With four of us, we will be calling a carshare to take us to the airport. I know, right now “Uber” has become a generic word, the way “Fridgidaire,” “Hoover,” and “Xerox” used to be. Since I dislike the company with a passion, however, I will do my part to insure that it remains a proper noun. “Carshare!”
It is slightly easier than calling a radiocab, I suppose, and it does insure working seat belts in the back. I am of mixed minds, to be frank. In Mexico City there is an upwards redistribution of income, since carsharing drivers tend to be richer.
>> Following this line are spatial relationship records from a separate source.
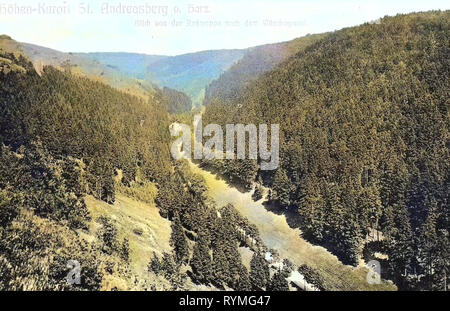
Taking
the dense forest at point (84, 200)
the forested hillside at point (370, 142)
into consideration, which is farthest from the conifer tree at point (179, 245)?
the forested hillside at point (370, 142)

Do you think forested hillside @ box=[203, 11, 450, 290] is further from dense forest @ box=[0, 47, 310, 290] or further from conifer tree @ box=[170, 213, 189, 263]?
conifer tree @ box=[170, 213, 189, 263]

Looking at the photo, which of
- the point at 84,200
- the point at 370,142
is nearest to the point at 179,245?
the point at 84,200

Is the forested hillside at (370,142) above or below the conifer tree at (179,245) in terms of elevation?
above

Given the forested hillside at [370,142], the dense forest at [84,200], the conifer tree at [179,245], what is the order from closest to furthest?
1. the dense forest at [84,200]
2. the conifer tree at [179,245]
3. the forested hillside at [370,142]

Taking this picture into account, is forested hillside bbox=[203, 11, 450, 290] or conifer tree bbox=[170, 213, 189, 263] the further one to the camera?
forested hillside bbox=[203, 11, 450, 290]

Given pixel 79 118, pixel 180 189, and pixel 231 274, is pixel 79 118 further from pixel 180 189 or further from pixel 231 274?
pixel 231 274

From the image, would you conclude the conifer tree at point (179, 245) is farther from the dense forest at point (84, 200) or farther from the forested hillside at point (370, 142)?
the forested hillside at point (370, 142)

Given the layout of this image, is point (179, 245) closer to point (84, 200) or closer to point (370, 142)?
point (84, 200)

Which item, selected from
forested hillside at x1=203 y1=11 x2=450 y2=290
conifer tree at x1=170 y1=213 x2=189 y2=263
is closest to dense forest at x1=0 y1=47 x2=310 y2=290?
conifer tree at x1=170 y1=213 x2=189 y2=263
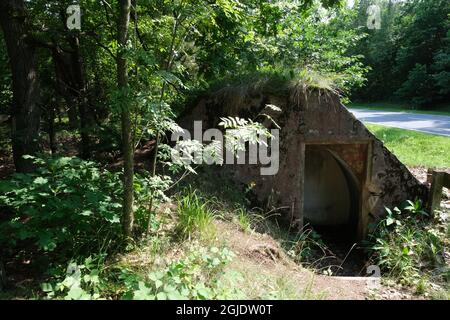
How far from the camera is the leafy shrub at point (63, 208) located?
286 centimetres

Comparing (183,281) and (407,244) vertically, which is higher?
(183,281)

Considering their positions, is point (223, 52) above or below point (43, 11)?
below

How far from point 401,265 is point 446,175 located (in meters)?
1.69

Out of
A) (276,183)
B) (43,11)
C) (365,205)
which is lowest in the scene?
(365,205)

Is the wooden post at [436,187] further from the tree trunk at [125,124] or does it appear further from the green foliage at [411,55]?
the green foliage at [411,55]

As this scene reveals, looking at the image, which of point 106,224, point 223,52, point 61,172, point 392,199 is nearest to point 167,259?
point 106,224

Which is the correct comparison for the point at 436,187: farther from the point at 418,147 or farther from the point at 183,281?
the point at 183,281

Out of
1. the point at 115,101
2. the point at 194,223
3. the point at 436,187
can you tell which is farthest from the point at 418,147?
the point at 115,101

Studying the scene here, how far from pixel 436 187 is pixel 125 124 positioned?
483 cm

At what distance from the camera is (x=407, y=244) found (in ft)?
16.8

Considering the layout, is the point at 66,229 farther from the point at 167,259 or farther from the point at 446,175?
the point at 446,175
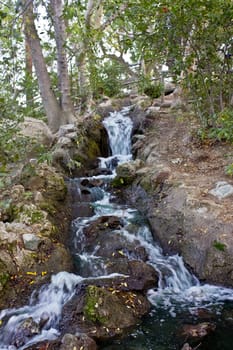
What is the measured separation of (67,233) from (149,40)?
409 cm

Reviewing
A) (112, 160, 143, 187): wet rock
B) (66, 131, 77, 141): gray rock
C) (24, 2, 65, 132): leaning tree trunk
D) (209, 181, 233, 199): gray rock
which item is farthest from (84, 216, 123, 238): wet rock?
(24, 2, 65, 132): leaning tree trunk

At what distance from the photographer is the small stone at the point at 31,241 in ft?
16.1

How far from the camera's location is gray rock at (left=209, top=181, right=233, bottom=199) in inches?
226

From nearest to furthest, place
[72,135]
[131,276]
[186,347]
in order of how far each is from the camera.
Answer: [186,347] < [131,276] < [72,135]

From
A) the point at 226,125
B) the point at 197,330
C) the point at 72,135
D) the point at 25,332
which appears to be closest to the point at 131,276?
the point at 197,330

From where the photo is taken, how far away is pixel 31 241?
16.2ft

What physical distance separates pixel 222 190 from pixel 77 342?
3.50 meters

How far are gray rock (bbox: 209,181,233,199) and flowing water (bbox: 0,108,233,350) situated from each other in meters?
1.27

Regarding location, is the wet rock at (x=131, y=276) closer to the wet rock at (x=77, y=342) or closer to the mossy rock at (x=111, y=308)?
the mossy rock at (x=111, y=308)

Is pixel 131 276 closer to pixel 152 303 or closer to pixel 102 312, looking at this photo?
pixel 152 303

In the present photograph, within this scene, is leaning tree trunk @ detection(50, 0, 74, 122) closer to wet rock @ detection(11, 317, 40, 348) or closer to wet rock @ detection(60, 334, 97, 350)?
wet rock @ detection(11, 317, 40, 348)

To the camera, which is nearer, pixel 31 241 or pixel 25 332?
pixel 25 332

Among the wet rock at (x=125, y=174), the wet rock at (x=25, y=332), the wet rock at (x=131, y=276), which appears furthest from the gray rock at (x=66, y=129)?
the wet rock at (x=25, y=332)

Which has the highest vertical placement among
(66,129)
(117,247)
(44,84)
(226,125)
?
(44,84)
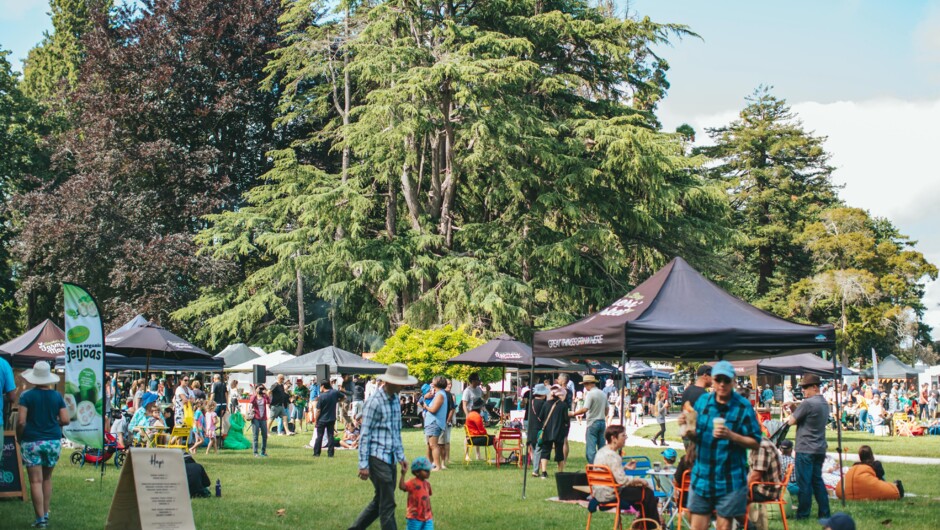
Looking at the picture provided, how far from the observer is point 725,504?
6.99 m

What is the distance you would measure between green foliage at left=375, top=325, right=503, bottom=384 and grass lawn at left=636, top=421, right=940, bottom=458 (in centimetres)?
612

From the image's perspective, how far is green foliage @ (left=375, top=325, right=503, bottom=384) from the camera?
30922mm

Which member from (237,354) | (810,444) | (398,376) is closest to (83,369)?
(398,376)

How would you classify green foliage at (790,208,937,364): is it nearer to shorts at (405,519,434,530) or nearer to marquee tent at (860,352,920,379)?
marquee tent at (860,352,920,379)

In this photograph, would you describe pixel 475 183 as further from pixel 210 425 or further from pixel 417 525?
pixel 417 525

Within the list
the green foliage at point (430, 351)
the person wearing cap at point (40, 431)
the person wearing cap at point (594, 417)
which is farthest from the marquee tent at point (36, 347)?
the green foliage at point (430, 351)

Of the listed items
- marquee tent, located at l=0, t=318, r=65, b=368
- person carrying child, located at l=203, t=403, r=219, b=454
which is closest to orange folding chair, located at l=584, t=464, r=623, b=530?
person carrying child, located at l=203, t=403, r=219, b=454

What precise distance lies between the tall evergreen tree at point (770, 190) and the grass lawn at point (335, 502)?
44283 millimetres

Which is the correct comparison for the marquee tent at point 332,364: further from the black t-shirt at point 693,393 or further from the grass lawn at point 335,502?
the black t-shirt at point 693,393

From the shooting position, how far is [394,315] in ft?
122

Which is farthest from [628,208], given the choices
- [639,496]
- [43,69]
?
[43,69]

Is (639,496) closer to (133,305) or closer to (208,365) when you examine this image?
(208,365)

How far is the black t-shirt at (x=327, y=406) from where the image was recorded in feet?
64.7

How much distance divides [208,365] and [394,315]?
1670 centimetres
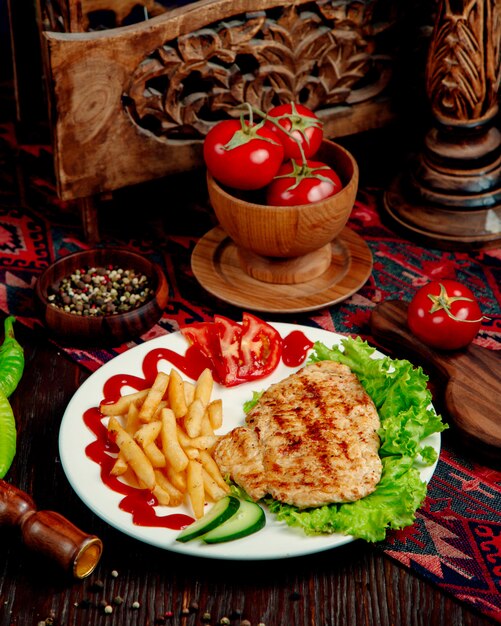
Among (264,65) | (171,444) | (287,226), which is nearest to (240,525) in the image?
(171,444)

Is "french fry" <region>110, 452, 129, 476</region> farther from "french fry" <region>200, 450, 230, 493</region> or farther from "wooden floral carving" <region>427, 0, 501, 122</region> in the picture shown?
"wooden floral carving" <region>427, 0, 501, 122</region>

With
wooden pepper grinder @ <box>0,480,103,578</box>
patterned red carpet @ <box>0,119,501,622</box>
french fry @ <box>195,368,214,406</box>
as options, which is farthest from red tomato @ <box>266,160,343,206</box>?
wooden pepper grinder @ <box>0,480,103,578</box>

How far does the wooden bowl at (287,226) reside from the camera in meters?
3.18

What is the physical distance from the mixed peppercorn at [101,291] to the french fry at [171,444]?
31.5 inches

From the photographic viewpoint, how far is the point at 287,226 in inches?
126

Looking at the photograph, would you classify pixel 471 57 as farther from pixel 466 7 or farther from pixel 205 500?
pixel 205 500

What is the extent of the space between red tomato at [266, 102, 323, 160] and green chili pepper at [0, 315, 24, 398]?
1.25 m

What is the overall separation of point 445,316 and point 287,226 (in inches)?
25.6

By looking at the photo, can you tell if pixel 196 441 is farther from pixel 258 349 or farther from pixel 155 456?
pixel 258 349

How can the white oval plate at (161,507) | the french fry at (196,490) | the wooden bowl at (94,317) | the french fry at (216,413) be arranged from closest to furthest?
the white oval plate at (161,507) → the french fry at (196,490) → the french fry at (216,413) → the wooden bowl at (94,317)

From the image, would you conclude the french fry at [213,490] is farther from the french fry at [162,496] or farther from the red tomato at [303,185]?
the red tomato at [303,185]

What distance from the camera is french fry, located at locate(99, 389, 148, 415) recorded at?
2.68 meters

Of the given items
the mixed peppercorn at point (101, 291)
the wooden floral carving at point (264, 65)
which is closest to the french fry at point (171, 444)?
the mixed peppercorn at point (101, 291)

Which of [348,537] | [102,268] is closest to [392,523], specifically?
[348,537]
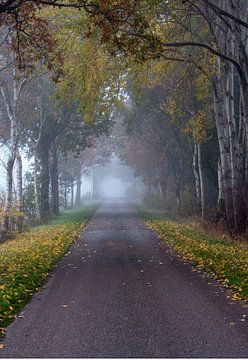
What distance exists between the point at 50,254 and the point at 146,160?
3724cm

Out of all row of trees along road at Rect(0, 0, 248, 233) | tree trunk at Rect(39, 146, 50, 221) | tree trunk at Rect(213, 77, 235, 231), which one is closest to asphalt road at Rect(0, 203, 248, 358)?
row of trees along road at Rect(0, 0, 248, 233)

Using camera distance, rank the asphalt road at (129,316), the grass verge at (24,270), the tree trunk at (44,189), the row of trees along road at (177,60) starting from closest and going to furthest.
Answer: the asphalt road at (129,316), the grass verge at (24,270), the row of trees along road at (177,60), the tree trunk at (44,189)

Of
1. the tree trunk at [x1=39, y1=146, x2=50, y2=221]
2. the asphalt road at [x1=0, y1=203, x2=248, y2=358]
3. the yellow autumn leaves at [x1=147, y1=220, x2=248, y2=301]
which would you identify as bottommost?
the asphalt road at [x1=0, y1=203, x2=248, y2=358]

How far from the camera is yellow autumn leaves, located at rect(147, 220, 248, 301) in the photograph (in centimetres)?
1088

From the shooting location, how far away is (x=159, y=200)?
53219mm

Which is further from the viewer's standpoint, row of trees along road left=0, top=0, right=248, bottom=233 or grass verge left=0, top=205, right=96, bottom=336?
row of trees along road left=0, top=0, right=248, bottom=233

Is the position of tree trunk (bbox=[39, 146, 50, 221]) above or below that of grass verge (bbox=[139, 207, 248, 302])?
above

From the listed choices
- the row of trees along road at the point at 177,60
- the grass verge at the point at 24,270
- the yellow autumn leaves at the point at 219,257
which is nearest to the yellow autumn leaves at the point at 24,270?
the grass verge at the point at 24,270

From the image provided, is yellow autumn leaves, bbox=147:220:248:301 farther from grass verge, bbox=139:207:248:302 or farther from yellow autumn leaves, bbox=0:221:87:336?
yellow autumn leaves, bbox=0:221:87:336

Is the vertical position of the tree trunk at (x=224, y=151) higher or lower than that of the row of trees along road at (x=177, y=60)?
lower

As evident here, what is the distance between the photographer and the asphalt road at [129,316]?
6605 mm

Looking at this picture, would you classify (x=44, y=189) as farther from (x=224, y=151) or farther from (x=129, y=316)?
Result: (x=129, y=316)

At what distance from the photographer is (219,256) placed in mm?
15102

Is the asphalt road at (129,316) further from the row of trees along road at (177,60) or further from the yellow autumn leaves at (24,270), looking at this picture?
the row of trees along road at (177,60)
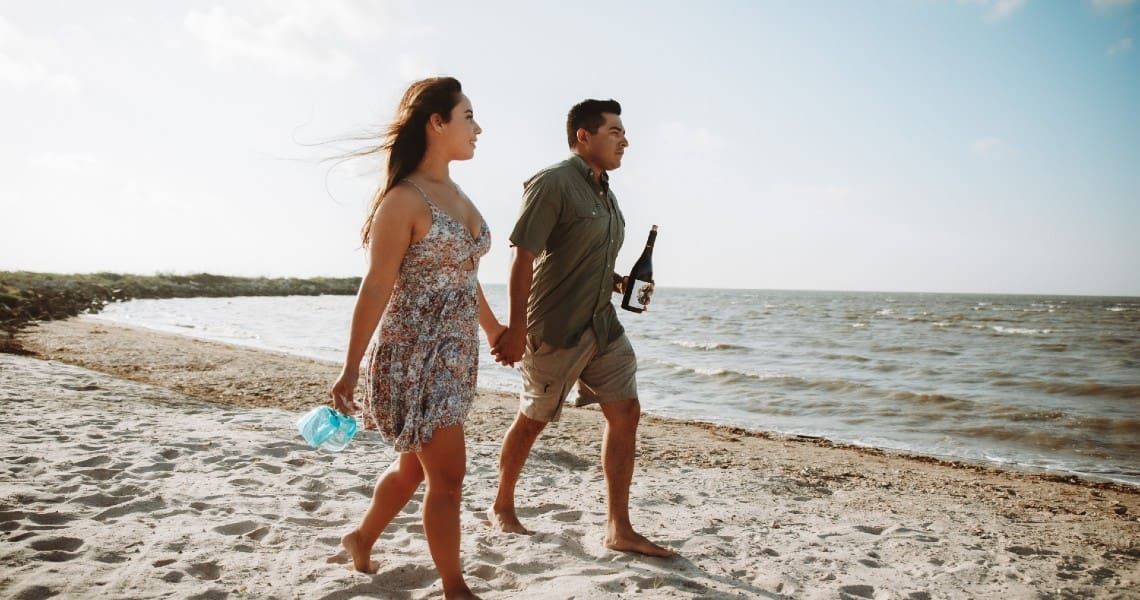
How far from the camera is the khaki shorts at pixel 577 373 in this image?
11.3ft

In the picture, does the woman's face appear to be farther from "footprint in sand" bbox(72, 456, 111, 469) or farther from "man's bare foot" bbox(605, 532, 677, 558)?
"footprint in sand" bbox(72, 456, 111, 469)

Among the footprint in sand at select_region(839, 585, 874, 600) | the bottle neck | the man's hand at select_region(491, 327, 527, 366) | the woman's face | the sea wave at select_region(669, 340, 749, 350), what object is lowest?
the sea wave at select_region(669, 340, 749, 350)

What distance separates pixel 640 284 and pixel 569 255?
2.13 ft

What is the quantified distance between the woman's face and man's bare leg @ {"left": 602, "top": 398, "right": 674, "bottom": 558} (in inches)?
57.8

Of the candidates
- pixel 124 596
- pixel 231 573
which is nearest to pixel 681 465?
pixel 231 573

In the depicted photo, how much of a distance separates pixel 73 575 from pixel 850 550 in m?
3.56

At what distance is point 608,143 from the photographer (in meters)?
3.53

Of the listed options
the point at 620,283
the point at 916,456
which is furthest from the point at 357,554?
the point at 916,456

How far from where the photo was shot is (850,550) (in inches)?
146

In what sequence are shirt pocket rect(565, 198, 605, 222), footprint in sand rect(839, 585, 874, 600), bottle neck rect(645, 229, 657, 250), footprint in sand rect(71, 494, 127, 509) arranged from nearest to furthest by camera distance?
footprint in sand rect(839, 585, 874, 600)
shirt pocket rect(565, 198, 605, 222)
footprint in sand rect(71, 494, 127, 509)
bottle neck rect(645, 229, 657, 250)

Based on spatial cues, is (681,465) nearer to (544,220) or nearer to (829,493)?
(829,493)

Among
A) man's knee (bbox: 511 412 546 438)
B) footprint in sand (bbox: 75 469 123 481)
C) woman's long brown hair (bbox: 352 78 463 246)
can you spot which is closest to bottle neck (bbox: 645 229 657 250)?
man's knee (bbox: 511 412 546 438)

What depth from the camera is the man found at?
3.36m

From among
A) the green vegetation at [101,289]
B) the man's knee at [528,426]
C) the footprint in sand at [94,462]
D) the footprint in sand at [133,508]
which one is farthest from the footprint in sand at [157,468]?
the green vegetation at [101,289]
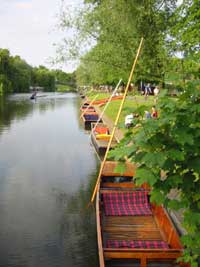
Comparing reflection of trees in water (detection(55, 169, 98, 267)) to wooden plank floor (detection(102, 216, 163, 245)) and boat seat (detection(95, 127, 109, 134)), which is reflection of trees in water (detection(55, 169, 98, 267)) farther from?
boat seat (detection(95, 127, 109, 134))

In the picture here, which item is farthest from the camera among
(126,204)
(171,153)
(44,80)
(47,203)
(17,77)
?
(44,80)

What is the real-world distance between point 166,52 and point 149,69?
2.27 metres

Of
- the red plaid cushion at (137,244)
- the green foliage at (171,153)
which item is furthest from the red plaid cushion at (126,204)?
the green foliage at (171,153)

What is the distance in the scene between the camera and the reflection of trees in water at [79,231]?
9.68 metres

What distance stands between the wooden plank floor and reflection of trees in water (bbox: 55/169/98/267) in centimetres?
84

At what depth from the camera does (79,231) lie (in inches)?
446

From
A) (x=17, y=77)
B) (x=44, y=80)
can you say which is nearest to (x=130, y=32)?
(x=17, y=77)

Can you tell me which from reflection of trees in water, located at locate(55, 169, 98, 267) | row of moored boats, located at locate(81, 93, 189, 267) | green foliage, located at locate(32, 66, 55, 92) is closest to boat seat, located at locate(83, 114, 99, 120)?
reflection of trees in water, located at locate(55, 169, 98, 267)

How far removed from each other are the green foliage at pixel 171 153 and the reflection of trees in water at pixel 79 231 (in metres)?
5.56

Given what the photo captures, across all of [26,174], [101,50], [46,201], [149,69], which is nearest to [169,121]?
[46,201]

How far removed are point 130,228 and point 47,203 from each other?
5040 mm

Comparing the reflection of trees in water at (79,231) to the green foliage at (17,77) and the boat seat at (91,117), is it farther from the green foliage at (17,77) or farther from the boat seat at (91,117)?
the green foliage at (17,77)

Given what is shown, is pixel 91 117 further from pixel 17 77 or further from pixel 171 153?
pixel 17 77

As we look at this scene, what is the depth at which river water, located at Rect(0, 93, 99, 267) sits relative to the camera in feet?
32.5
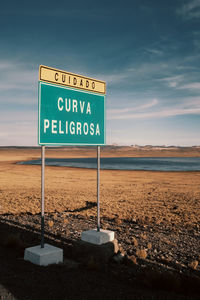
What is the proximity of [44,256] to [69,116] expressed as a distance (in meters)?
3.12

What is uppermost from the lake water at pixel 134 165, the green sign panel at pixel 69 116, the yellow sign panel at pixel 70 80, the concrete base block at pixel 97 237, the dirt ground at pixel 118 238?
the yellow sign panel at pixel 70 80

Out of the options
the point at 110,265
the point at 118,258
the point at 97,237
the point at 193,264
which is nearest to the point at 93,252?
the point at 97,237

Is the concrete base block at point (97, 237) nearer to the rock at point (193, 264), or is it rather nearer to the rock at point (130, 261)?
the rock at point (130, 261)

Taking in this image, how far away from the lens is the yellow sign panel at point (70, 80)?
18.3ft

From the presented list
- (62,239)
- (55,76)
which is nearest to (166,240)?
(62,239)

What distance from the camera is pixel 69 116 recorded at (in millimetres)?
6129

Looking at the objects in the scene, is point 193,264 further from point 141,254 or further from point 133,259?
point 133,259

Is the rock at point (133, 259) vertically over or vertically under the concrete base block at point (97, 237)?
under

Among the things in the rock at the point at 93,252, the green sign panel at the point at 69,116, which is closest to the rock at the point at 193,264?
the rock at the point at 93,252

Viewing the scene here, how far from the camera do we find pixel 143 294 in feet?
13.4

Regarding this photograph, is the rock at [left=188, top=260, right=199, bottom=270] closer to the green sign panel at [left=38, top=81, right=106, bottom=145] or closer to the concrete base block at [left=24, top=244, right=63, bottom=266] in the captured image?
the concrete base block at [left=24, top=244, right=63, bottom=266]

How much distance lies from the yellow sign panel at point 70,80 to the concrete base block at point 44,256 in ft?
11.8

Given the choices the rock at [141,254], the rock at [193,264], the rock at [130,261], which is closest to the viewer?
the rock at [130,261]

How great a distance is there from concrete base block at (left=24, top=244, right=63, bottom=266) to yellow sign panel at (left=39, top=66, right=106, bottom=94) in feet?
11.8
And I miss taking the subway to and from the airport. It’s an experience that most middle and upper-middle class chilangos avoid, for reason that I do not understand. You do have to traverse the entire terminal from the international area to get to the station, but it isn’t that big a terminal: call it twelve Manhattan blocks, a little over a half-mile. You will also have to change trains at least once, since Line 5 runs a peripheral route down the middle of the Interior Circuit expressway. But unless you’re encumbered with bags or headed beyond the reach of the metro, it’s cheaper and faster than taking a taxi.
So why don’t more people do it? Well, practically, the station interchanges are a major PITA. They are long labyrinths. Not unpleasant, but not efficient. The reason the connections between lines are so ridiculous is that Mexico City, wisely, decided to build its metro on the cheap. Sure, you could have had lines dive under each other with platforms carefully laid out to make transfers quick and easy — the Washington Metro is pretty good in this respect — but building cathedrals to urban transit is not how Mexico City rolls. So other than the first three lines (1, 2, and 3, easily enough) everything is jury-rigged.
The most relevant connection for this post is La Raza, which connects Line 5 (the airport line) to Line 3 (a north-south line that runs through a lot of nice middle class neighborhoods). The damn thing is over a half-mile long (like the airport) but rather less pleasant. The first time you do it you will notice the science museum laid out along the walls, covering the history of the universe. The 78th time you do it, you will start to feel like the transfer has taken you the entire age of the universe. I can see this being a deterrent, but come on. By the time you have memorized the panels on the evolution of the cockroach, you can start people watching instead.
The wildest is Chabacano, which connects lines 2, 8, and 9 in wild mess of tunnels, bridges, and escalators. Up-down up-down up-down, great for kids, less so for commuters. But the brutalist architecture is so cheap that it’s charming. In fact, you might recognize some it: they filmed the subway shootouts in Total Recall there. Click the link. The station really is laid out just like the chase! No directorial tricks; they just had Arnie make the transfer. With people shooting at him.
The weirdest is Ermita connecting Line 2 and the newest Line 12. The corridors zig and zag like a protractor. I have no idea why, but if I had to guess, it was much cheaper than just barreling a straight connection through. Kinda triples the distance.
The best is Zapata. Just take it. Much more interesting stuff on the walls than the science museum at La Raza.
And the longest? Oh sweet Mary mother of God, Atlatilco. It connects Line 8 and Line 12. It goes on forever. I did it precisely once, just to see it. I will not voluntarily do it again.
I could go on.
Anyway, the long La Raza connection is not why few people take the airport line. Nor is it crowding. (Want to go to Condesa? Line 5 to Line 9. Annoying transfer; you gotta climb a lot of escalators. But it is still crazy fast and there is very little crowding, even by D.C. standards.)
No, it is just that too many upper middle class chilangos still feel weird on the metro. You know, people selling you candy and phone chargers and music CDs. (I do not understand that market.) Which is too bad.
But which will soon change. Mexico City is building a new airport right outside the city. The talk is of extending Line B to it ... but the real project will be an express train running from Observatorio, where the new commuter rail from Toluca will come in, out to the new airport. It will not be part of the Metro system (although it will connect to it) and it will cost a lot more than the current 29¢. So the middle class will take it, but the poor will not, and so transit will remain class segregated.
It also looks like the airport might be open before the airport connections, which is going to be a Godawful mess, but that is another story.